Excerpt provided:
Blissful as working from home has been for many, we’re now entering a new landscape that combines working patterns of the last year with pre-pandemic life.
Some have no choice but to go back to the office on set days, while others are negotiating longer-term hybrid solutions.
But hybrid working brings its own set of challenges psychologically.
Readjusting to office life while still having to working longer hours at home can be tough. Nuffield Health’s head of emotional wellbeing Brendan Street says it can increase the ‘psychological load’ on employees.
He says what can happen is continual ‘blurring of work-life boundaries and adding commute time back into weekly routines’, warning that the worst case it can lead to burnout – a now WHO-recognised condition.
The goal is the ‘experience “hybrid engagement”‘, Brendan adds, which sees people making the most of the new normal – without being weighed down by it.
These are his top tips for getting in that mindset:
When there’s an option to divide time at work and at home, Brendan predicts a sense of guilt will rise in people as they fear that choosing to work from home will make them appear lazier than colleagues that favour the office.

Recorded data:
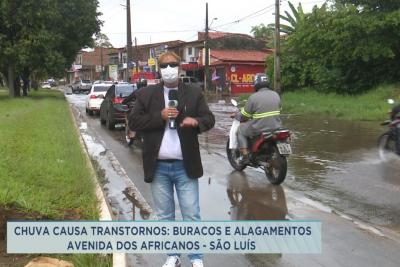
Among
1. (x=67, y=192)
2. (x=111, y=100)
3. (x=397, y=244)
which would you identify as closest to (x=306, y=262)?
(x=397, y=244)

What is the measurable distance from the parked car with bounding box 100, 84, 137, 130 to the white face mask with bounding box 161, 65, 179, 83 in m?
13.9

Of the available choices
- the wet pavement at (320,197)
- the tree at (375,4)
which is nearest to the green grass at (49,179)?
the wet pavement at (320,197)

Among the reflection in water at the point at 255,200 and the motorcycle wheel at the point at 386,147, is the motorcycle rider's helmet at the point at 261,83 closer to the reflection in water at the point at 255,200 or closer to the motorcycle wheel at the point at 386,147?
the reflection in water at the point at 255,200

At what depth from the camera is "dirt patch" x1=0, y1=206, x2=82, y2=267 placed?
498 centimetres

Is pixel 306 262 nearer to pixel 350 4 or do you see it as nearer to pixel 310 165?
pixel 310 165

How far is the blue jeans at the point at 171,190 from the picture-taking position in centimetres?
469

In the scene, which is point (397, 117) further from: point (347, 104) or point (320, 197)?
point (347, 104)

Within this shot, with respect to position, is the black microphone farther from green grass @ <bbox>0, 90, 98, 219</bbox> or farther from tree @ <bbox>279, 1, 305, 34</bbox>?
tree @ <bbox>279, 1, 305, 34</bbox>

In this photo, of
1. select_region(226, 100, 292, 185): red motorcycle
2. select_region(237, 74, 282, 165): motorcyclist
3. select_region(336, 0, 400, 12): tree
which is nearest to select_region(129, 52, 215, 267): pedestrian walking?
select_region(226, 100, 292, 185): red motorcycle

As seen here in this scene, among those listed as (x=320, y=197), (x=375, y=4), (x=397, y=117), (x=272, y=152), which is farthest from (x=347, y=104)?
(x=320, y=197)

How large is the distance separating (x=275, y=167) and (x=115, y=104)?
10769 mm

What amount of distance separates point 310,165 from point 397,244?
5.19 meters

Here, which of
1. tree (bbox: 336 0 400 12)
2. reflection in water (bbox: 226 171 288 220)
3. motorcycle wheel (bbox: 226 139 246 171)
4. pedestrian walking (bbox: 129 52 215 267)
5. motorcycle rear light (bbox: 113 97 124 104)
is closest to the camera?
pedestrian walking (bbox: 129 52 215 267)

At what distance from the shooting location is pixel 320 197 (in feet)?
26.8
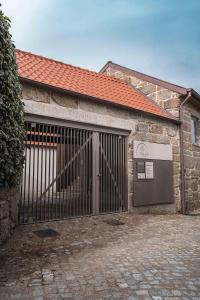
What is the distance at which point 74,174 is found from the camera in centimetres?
732

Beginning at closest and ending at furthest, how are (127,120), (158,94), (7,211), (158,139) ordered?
(7,211) < (127,120) < (158,139) < (158,94)

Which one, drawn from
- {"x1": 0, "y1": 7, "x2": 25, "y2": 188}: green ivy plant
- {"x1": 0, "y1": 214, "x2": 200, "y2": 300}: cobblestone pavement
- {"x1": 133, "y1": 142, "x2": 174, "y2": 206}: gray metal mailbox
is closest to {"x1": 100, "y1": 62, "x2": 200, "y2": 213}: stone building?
{"x1": 133, "y1": 142, "x2": 174, "y2": 206}: gray metal mailbox

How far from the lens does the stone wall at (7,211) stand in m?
4.71

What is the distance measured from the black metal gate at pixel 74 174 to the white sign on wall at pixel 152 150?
0.49 metres

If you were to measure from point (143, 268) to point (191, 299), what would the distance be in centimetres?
91

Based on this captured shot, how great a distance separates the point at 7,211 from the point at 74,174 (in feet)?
8.37

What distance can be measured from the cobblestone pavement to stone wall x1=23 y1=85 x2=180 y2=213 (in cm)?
274

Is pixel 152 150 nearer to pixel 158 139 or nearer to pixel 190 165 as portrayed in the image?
pixel 158 139

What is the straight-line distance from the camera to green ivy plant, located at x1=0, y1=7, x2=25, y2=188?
4011mm

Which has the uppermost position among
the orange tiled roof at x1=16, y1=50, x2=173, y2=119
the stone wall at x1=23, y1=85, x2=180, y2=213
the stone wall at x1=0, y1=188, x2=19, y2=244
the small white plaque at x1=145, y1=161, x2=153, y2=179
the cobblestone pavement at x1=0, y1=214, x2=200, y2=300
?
the orange tiled roof at x1=16, y1=50, x2=173, y2=119

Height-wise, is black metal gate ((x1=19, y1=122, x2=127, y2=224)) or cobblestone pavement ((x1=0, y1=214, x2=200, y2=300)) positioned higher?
black metal gate ((x1=19, y1=122, x2=127, y2=224))

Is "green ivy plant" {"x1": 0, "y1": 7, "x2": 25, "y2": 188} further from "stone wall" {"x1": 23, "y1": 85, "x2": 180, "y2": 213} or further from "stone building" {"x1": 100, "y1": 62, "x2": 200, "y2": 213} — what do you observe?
"stone building" {"x1": 100, "y1": 62, "x2": 200, "y2": 213}

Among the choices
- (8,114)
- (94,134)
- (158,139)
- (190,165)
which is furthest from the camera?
(190,165)

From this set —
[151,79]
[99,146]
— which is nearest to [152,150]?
[99,146]
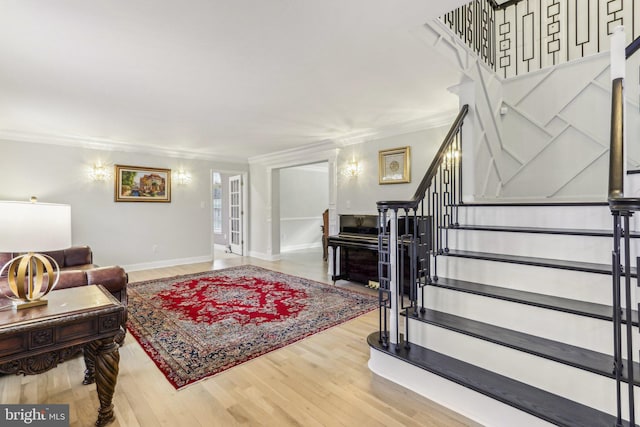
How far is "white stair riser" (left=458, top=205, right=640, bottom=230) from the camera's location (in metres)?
2.20

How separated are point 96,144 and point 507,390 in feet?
21.7

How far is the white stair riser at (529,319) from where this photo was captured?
1.60m

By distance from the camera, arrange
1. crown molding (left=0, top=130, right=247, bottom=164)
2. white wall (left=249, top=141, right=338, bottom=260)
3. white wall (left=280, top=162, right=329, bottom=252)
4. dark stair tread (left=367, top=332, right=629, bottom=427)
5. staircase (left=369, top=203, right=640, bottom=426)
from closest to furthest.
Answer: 1. dark stair tread (left=367, top=332, right=629, bottom=427)
2. staircase (left=369, top=203, right=640, bottom=426)
3. crown molding (left=0, top=130, right=247, bottom=164)
4. white wall (left=249, top=141, right=338, bottom=260)
5. white wall (left=280, top=162, right=329, bottom=252)

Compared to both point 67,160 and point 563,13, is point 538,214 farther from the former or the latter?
point 67,160

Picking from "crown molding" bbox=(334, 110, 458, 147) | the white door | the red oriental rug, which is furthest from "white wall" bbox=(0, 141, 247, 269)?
"crown molding" bbox=(334, 110, 458, 147)

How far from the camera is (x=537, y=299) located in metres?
1.86

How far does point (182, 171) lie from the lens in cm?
648

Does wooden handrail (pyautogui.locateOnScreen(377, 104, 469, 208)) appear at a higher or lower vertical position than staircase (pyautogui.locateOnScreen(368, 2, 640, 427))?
higher

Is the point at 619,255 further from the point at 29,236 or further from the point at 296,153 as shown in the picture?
the point at 296,153

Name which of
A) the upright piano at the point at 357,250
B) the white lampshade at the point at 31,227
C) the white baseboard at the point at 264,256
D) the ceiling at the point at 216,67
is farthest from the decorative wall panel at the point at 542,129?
the white baseboard at the point at 264,256

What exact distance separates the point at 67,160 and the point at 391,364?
19.8 ft

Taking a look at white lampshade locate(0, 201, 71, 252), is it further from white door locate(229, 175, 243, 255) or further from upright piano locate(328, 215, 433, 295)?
white door locate(229, 175, 243, 255)

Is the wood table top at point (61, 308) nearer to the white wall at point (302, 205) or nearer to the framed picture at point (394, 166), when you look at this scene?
the framed picture at point (394, 166)

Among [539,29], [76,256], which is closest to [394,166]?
[539,29]
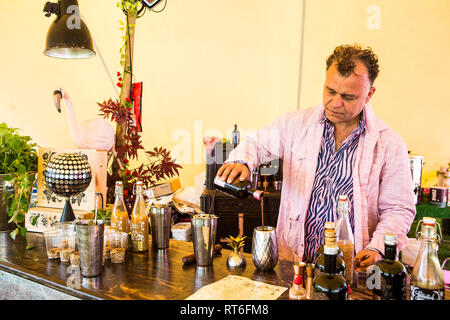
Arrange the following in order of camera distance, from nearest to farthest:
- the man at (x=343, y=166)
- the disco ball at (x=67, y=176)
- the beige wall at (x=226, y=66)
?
1. the disco ball at (x=67, y=176)
2. the man at (x=343, y=166)
3. the beige wall at (x=226, y=66)

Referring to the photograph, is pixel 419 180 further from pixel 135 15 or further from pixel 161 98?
pixel 135 15

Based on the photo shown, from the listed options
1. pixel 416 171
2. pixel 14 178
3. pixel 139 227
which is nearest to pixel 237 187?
pixel 139 227

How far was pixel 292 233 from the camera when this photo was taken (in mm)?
1981

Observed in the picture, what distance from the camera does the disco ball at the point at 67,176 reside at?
65.3 inches

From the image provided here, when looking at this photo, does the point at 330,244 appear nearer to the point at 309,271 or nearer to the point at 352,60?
the point at 309,271

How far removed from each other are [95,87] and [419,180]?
352cm

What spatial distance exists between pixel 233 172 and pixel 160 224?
403 millimetres

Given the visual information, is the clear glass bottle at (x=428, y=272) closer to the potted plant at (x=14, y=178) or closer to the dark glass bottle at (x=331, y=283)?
the dark glass bottle at (x=331, y=283)

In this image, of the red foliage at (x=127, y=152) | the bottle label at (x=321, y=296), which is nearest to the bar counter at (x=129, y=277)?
the bottle label at (x=321, y=296)

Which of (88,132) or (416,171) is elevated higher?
(88,132)

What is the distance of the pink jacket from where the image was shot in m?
1.75

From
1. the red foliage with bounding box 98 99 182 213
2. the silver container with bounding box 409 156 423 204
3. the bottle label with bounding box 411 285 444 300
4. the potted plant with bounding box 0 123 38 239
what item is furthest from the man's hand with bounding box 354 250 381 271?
the silver container with bounding box 409 156 423 204

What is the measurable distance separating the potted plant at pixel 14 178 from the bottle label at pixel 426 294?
1702mm

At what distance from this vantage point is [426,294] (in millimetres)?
967
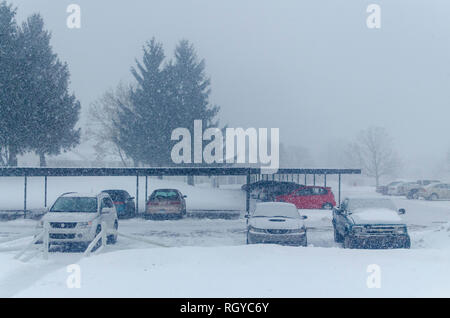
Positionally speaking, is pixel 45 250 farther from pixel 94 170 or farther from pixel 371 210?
pixel 94 170

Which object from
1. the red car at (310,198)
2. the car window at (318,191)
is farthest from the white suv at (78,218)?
the car window at (318,191)

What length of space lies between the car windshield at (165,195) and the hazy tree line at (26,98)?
18.6 metres

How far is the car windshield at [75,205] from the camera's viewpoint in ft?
48.7

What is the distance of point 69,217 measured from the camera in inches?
546

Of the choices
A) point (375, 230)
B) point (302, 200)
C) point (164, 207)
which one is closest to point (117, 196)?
point (164, 207)

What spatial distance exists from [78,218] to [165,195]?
35.7ft

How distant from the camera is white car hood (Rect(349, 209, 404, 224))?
539 inches

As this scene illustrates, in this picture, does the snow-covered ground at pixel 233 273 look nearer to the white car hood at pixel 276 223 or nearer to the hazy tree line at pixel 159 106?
the white car hood at pixel 276 223

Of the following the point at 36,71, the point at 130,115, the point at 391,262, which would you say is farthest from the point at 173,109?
the point at 391,262

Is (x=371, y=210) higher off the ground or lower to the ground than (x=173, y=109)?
lower

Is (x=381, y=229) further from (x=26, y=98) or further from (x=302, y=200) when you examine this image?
(x=26, y=98)

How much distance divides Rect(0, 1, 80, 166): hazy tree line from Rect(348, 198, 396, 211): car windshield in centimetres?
3046
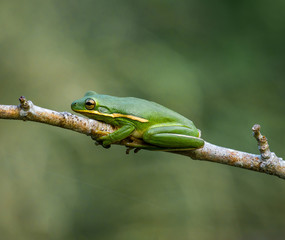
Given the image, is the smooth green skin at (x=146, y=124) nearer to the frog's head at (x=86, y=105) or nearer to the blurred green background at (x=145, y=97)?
the frog's head at (x=86, y=105)

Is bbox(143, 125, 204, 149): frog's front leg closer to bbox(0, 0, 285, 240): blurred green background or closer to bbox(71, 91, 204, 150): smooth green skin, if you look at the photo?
bbox(71, 91, 204, 150): smooth green skin

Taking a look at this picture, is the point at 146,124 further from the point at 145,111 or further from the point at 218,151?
the point at 218,151

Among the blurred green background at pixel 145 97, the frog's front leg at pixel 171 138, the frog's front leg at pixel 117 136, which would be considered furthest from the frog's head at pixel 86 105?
the blurred green background at pixel 145 97

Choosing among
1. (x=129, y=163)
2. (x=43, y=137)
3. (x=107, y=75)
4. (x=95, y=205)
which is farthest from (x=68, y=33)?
(x=95, y=205)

What to do:
1. Answer these questions using the article on hybrid working, giving each answer on its own line:
(a) What position does Brendan Street hold at Nuffield Health?
(b) What condition does he warn hybrid working can lead to in the worst case?
(c) What does he predict people will fear about choosing to work from home?
2. List every effect of hybrid working on employees that Brendan Street describes in the article on hybrid working.
3. Retype the part of the article on hybrid working starting with "Readjusting to office" and going on through "load’ on employees.".

Solutions to the problems:
1.
(a) Head of emotional wellbeing.
(b) Burnout, a condition now recognized by the WHO.
(c) That it will make them appear lazier than colleagues who favor the office.

2.
- An increased "psychological load"
- Continual blurring of work-life boundaries
- Commute time added back into weekly routines
- Burnout, in the worst case
- A rising sense of guilt about choosing to work from home

3.
Readjusting to office life while still having to working longer hours at home can be tough. Nuffield Health’s head of emotional wellbeing Brendan Street says it can increase the ‘psychological load’ on employees.